Acne breaks out when a pore clogged with oil and dead skin cells gets inflamed. Pores that stay open and turn dark are called blackheads; completely blocked pores are known as whiteheads. Bacteria and hormones trigger acne, which most often shows up on your face, chest, and back. You can also get pus-filled pimples and cysts. To control acne, keep oily areas clean and don’t squeeze (this may cause infection and scars).
This fungal skin infection causes your feet to peel, turn red, itch, and burn. You may also get blisters and sores. Athlete’s foot is contagious and passed through direct contact. To prevent it, don’t share shoes with an infected person or walk barefoot in areas like locker rooms or near pools. Treat it with topical antifungal lotions. A doctor can prescribe medications for more severe cases. During treatment, you’ll need to keep your feet and the insides of your shoes clean and dry.
Moles, which are usually brown or black, can be anywhere on the body. They might show up alone or in groups and generally appear before age 20. Some moles change slowly over the years. They can go from flat to raised, grow hair, or change color. Get your moles checked once a year by a dermatologist. Pay close attention to any that change, have irregular borders, are an unusual or uneven color, bleed, or itch.
Age or Liver Spots
These pesky brown or gray spots aren’t really caused by aging, though they do become more common as you get older. You get them from exposure to sunlight, which is why they tend to appear on your face, hands, and arms. You can try bleach creams, acid peels, and light-based treatments to fade them. See a dermatologist to rule out serious problems like melanoma, a type of skin cancer.

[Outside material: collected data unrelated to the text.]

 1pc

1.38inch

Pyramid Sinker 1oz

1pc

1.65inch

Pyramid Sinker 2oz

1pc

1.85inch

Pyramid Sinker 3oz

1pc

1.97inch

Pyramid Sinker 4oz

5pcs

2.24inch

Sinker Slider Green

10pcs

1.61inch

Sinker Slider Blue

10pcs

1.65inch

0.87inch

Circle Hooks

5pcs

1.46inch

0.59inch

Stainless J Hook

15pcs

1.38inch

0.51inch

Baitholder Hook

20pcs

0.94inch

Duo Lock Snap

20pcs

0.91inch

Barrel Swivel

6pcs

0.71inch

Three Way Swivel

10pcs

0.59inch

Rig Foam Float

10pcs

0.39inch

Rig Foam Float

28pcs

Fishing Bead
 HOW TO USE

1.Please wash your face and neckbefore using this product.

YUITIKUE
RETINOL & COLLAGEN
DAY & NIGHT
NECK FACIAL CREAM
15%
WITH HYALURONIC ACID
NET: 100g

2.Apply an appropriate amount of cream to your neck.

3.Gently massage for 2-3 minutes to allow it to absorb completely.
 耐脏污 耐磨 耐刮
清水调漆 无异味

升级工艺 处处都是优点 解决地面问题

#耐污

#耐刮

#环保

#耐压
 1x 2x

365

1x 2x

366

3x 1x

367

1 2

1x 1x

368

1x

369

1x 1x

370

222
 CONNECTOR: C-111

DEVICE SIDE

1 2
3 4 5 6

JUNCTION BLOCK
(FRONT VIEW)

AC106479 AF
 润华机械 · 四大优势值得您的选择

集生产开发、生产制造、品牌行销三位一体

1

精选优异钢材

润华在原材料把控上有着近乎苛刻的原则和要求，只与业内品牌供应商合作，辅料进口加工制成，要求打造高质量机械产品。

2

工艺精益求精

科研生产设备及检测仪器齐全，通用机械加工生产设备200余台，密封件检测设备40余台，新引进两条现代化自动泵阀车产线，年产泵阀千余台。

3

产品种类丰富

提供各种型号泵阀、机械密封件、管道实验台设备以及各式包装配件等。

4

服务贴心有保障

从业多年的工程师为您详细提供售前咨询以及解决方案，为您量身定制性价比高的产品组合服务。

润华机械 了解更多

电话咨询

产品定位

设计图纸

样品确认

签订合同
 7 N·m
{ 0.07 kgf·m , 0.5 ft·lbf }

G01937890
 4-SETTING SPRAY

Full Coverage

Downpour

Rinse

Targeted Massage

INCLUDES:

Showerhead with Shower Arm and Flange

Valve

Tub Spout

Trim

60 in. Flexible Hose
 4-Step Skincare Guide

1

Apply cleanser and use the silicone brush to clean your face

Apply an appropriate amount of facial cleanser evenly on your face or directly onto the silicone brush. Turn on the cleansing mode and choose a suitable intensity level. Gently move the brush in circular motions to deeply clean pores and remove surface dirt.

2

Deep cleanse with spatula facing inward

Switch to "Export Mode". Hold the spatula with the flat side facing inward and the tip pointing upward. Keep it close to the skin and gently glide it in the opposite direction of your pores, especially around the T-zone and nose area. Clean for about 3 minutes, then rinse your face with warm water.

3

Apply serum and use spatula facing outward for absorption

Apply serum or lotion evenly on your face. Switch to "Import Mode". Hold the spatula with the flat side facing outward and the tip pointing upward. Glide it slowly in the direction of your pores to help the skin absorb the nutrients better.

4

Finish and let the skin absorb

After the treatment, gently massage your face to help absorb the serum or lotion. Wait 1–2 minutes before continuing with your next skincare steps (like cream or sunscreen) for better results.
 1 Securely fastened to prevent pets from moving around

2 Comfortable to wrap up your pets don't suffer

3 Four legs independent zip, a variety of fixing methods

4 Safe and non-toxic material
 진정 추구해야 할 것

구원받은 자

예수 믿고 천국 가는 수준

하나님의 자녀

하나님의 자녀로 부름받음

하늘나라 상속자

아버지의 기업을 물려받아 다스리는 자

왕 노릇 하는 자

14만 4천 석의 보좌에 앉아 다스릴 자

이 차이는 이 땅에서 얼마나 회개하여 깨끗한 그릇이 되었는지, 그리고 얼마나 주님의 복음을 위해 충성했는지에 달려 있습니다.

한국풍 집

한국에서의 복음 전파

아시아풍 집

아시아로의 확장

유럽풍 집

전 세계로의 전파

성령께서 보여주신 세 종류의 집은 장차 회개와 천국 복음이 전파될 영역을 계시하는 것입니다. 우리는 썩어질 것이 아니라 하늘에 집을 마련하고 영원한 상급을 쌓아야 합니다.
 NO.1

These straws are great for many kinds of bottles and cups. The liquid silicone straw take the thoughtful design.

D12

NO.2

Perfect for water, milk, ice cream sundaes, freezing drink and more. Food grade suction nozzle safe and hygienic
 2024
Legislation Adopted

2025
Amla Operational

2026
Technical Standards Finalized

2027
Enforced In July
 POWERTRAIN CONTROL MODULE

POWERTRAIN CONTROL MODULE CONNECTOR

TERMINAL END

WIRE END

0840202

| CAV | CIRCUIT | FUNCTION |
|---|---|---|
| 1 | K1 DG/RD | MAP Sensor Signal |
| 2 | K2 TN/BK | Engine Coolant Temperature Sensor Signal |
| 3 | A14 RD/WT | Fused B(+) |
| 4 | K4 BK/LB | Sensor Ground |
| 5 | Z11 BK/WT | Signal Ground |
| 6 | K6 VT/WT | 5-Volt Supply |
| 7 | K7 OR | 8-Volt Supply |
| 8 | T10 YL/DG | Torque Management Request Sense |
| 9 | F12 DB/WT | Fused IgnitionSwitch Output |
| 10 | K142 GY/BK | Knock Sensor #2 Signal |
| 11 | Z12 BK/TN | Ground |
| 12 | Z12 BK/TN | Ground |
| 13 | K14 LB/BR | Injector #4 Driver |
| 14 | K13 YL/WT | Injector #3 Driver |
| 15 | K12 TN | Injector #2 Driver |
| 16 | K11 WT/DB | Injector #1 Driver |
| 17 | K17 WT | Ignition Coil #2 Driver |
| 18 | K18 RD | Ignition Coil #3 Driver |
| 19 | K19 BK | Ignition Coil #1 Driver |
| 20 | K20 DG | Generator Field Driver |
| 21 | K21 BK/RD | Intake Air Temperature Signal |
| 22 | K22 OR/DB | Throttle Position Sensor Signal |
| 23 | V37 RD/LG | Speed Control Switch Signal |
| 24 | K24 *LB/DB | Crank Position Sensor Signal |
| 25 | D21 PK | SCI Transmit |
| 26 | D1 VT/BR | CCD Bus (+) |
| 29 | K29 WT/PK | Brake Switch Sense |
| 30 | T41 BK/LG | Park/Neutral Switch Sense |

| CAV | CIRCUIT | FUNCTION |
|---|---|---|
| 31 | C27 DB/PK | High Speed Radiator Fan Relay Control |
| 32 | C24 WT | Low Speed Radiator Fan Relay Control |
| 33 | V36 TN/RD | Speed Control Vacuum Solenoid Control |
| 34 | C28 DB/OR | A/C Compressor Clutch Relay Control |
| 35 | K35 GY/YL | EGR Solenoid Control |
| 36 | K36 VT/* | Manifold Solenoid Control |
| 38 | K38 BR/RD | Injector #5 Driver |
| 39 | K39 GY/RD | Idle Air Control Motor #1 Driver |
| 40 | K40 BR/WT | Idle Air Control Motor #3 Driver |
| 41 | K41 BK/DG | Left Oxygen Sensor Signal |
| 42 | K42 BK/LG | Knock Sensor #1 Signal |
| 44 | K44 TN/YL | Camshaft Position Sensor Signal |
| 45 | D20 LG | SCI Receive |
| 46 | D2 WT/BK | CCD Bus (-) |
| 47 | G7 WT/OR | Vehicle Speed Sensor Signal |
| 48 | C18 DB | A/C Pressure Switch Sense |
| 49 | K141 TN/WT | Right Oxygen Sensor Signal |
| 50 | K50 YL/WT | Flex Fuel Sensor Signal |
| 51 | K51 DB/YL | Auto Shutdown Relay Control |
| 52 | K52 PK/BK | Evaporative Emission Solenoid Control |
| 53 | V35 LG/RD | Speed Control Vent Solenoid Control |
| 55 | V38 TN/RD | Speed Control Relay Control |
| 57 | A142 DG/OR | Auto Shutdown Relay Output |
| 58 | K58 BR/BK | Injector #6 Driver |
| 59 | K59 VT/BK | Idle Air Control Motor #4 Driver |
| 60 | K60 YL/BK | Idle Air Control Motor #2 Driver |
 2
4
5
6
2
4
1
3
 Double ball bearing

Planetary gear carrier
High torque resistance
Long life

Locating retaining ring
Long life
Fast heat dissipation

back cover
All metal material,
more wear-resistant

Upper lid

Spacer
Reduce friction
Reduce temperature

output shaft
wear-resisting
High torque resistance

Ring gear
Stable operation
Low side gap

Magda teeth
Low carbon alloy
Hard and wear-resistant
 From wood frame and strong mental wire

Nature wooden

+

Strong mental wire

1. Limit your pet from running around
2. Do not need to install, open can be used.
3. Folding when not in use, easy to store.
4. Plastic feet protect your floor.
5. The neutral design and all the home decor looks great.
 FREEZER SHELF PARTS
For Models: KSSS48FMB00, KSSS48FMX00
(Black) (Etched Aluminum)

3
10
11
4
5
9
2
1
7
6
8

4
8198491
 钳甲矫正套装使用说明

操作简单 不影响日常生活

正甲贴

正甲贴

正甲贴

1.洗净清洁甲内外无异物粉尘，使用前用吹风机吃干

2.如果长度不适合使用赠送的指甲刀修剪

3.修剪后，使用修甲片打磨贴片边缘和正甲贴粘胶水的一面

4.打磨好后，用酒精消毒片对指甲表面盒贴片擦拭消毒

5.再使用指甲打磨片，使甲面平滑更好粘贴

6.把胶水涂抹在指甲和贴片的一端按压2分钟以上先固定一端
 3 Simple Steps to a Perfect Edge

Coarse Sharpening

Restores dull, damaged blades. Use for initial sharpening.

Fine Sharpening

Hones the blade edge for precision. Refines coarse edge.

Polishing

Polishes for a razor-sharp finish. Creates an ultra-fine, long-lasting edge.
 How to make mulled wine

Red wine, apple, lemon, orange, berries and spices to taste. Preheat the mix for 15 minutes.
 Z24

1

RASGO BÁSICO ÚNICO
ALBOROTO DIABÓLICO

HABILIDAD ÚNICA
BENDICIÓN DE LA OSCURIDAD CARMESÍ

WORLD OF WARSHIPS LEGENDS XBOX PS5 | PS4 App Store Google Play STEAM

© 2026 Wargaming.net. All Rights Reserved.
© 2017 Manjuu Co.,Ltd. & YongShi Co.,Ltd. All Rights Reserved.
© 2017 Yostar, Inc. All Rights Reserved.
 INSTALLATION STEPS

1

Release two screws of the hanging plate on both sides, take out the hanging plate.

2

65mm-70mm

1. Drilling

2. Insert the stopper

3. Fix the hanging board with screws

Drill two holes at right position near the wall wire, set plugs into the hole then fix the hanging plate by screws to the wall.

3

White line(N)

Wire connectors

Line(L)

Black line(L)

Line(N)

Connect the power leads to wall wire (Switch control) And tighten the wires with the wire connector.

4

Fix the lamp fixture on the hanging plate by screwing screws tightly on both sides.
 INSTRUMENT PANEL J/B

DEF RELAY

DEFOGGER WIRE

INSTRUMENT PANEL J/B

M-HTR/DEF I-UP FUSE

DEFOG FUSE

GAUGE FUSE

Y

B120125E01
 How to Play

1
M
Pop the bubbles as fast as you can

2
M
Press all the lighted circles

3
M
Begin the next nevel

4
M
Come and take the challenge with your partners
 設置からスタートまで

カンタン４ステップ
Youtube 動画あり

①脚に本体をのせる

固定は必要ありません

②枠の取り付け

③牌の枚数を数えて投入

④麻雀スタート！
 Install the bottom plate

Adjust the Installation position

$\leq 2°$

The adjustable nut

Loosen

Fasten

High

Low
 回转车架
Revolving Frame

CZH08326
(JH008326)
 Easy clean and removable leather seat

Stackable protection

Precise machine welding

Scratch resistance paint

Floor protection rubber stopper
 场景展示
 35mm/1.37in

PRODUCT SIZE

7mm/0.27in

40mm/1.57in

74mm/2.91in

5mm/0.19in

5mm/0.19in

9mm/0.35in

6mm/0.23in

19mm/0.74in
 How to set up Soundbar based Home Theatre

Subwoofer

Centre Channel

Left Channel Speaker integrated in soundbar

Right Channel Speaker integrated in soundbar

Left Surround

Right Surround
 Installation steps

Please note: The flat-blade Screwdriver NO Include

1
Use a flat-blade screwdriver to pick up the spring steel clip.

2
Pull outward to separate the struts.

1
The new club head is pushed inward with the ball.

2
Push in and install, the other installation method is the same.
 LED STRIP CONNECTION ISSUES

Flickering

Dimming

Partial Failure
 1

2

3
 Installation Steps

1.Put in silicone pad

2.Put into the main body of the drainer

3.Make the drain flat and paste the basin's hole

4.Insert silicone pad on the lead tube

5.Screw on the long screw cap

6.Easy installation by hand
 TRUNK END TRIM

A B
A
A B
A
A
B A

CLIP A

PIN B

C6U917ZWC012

A harmless rash, pityriasis rosea usually begins as a single scaly, pink patch with a raised border. Days to weeks later, it starts to itch and spread. The rash may look like Christmas trees spread across your body. Doctors don’t know for sure what causes it, but they don’t think it’s contagious. It often goes away in 6 to 8 weeks without treatment. Pityriasis rosea most often shows up between the ages of 10 and 35.
Melasma (‘Pregnancy Mask’)
Melasma (chloasma) is tan or brown patches on your cheeks, nose, forehead, and chin. It’s often called the “pregnancy mask” because it happens in half of all pregnant women. Men can get it, too. If it doesn’t go away on its own after the baby comes, you can treat it with prescription creams, over-the-counter products, or with laser treatments. Sunlight makes it worse, so always use a broad-spectrum SPF 30 sunscreen.
In most cases, common warts appear on the fingers or hands. They’re caused by the human papillomavirus. Warts spread when you touch something used by a person with the virus. To prevent more warts, cover them with bandages, keep them dry, and don’t pick them. They’re usually harmless and painless. You can treat them with topical medications, or a doctor can freeze or burn them off. More advanced removal techniques include surgery, lasers, and chemicals.
Seborrheic keratoses are noncancerous growths that often show up as you age. They can appear on many areas of the skin either alone or in groups. They may be dark or multicolored, and they usually have a grainy surface, though they can be smooth and waxy. You don’t need to treat them unless they get irritated or you don’t like the way they look. They’re easy to mistake for moles or skin cancer, but a dermatologist can tell the difference.